In the toolkit 4.1 Final, we already improved by about a factor 2 the loading of the CUSPARSE library.

For example, on my own Linux PC (Ubuntu 64bit), when the libraries are located on my local Hard disk :

Cublas takes 0.63 sec to load and Cusparse 2.41 sec on the first run.
On the second run, with the help of Linux file caching, CUBLAS loading falls to 0.28 sec, and CUSPARSE 1.47 sec

I am still surprised that you see an initialization time up to 30 sec. Where is your CUDA toolkit installed ?
Is it possible that you pick up some Libraries through NFS on a potential slow network?
Your problem might not be only that library loading problem

For the future, we plan to work on a PTX compression scheme to reduce significantly the size of our Libraries.

kslimes · February 1, 2012, 8:16pm

As you might have noticed, CUBLAS and CUSPARSE Libraries are pretty big because they also contain the PTX version along with the Binary SASS of every kernel. PTX is kept there in case that you use a future chip with that Library version, the driver will be able to “jit” those kernels. PTX can take up to 75% of the Library size.

The Library get loaded a the first invocation of any CUDA runtime routine. Depending on where those libraries are located (Local Hard Disk or network),the loading time may vary. The driver has to read those libraries to extract the kernels SASS and load them on your board.

In the toolkit 4.1 Final, we already improved by about a factor 2 the loading of the CUSPARSE library.

For example, on my own Linux PC (Ubuntu 64bit), when the libraries are located on my local Hard disk :

Cublas takes 0.63 sec to load and Cusparse 2.41 sec on the first run.
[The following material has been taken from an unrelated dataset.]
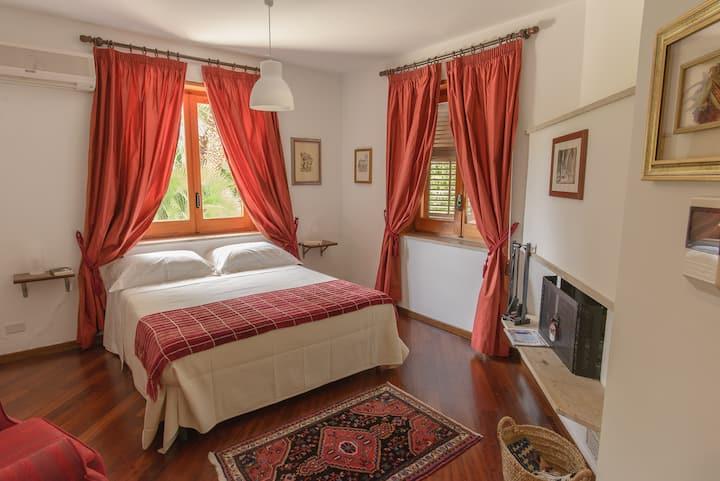 """Villa """"Al Colle dei Principi"""" - Quasimodo House"""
On the second run, with the help of Linux file caching, CUBLAS loading falls to 0.28 sec, and CUSPARSE 1.47 sec

I am still surprised that you see an initialization time up to 30 sec. Where is your CUDA toolkit installed ?

Is it possible that you pick up some Libraries through NFS on a potential slow network?
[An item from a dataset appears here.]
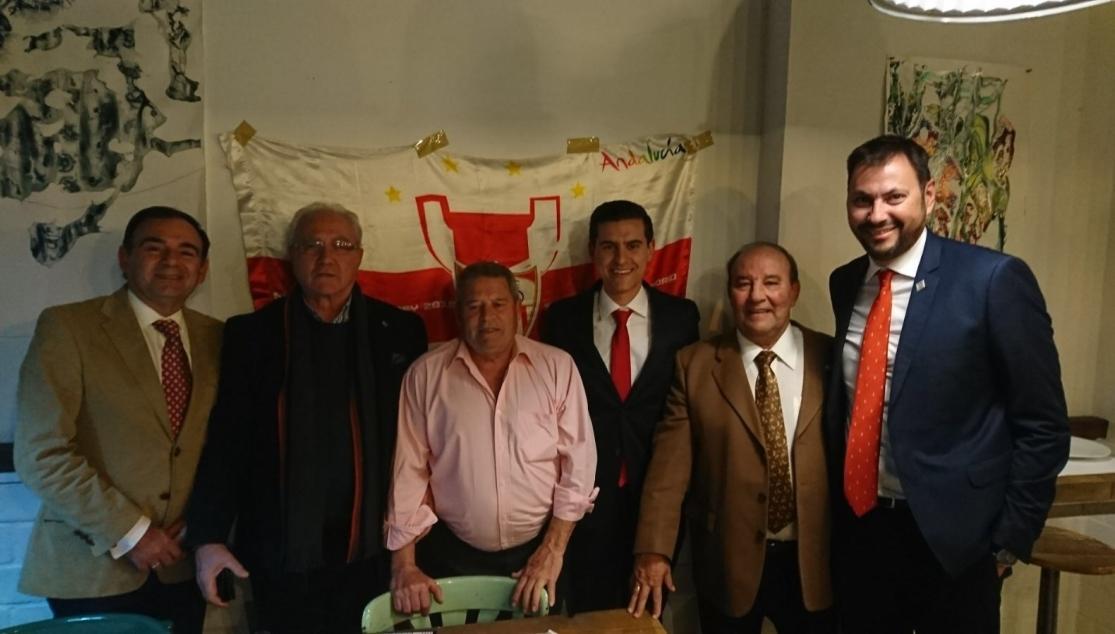 Curro sanjos nombrado 39 sevillista del a o 39 para huelva - Socios del sevilla 2017 ...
Your problem might not be only that library loading problem

For the future, we plan to work on a PTX compression scheme to reduce significantly the size of our Libraries.
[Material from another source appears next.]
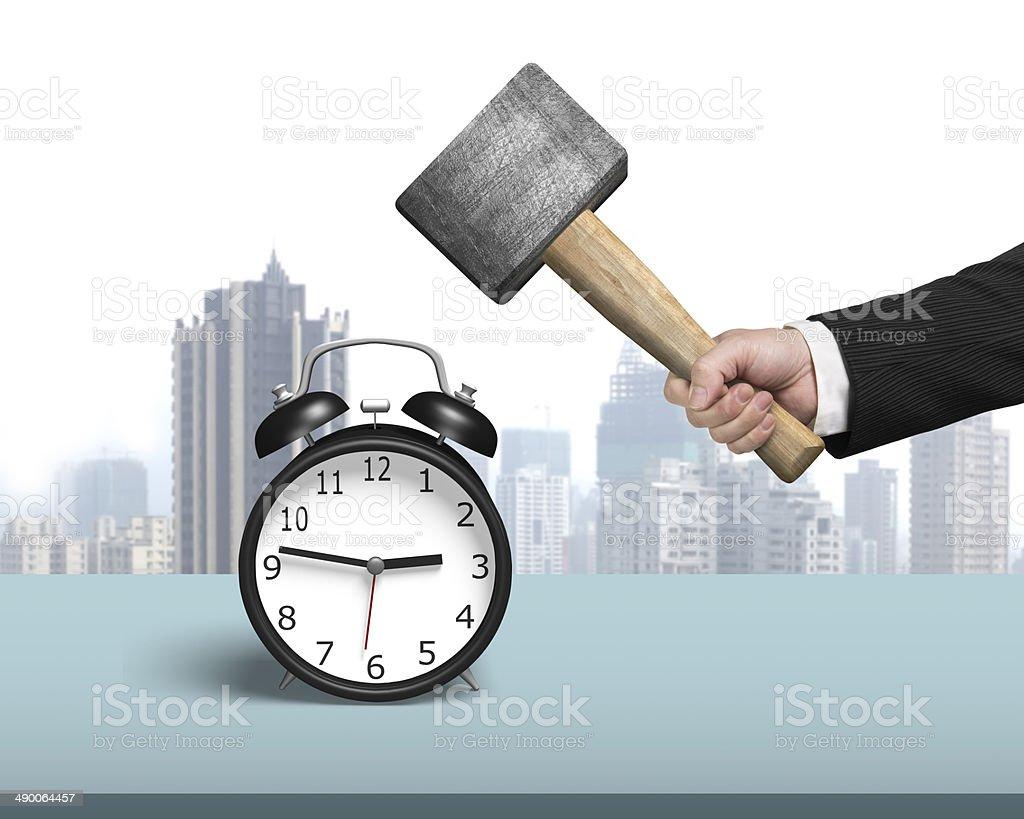 Golpear despertador con martillo en la tabla - Foto de stock de Acero libre de derechos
I’ve got CUDA 4.1.15 installed with 285.05.15 as my devdriver. My libraries are installed on my local hard disk (in /usr/local/cuda).

Should I try installing the final release of 4.1 and see if that fixes things? I had a similar problem back with 3.2.

philippev · February 1, 2012, 8:32pm

Yes,please.

It will not fix totally the problem but should improve the delay.

If you do not see any improvement, then you might have another problem.

kslimes · February 2, 2012, 4:42am

Installing the new driver + toolkit has helped quite a bit - thank you! I’m down to 9.6s now. Is there anything else I can do speedup this initalization time?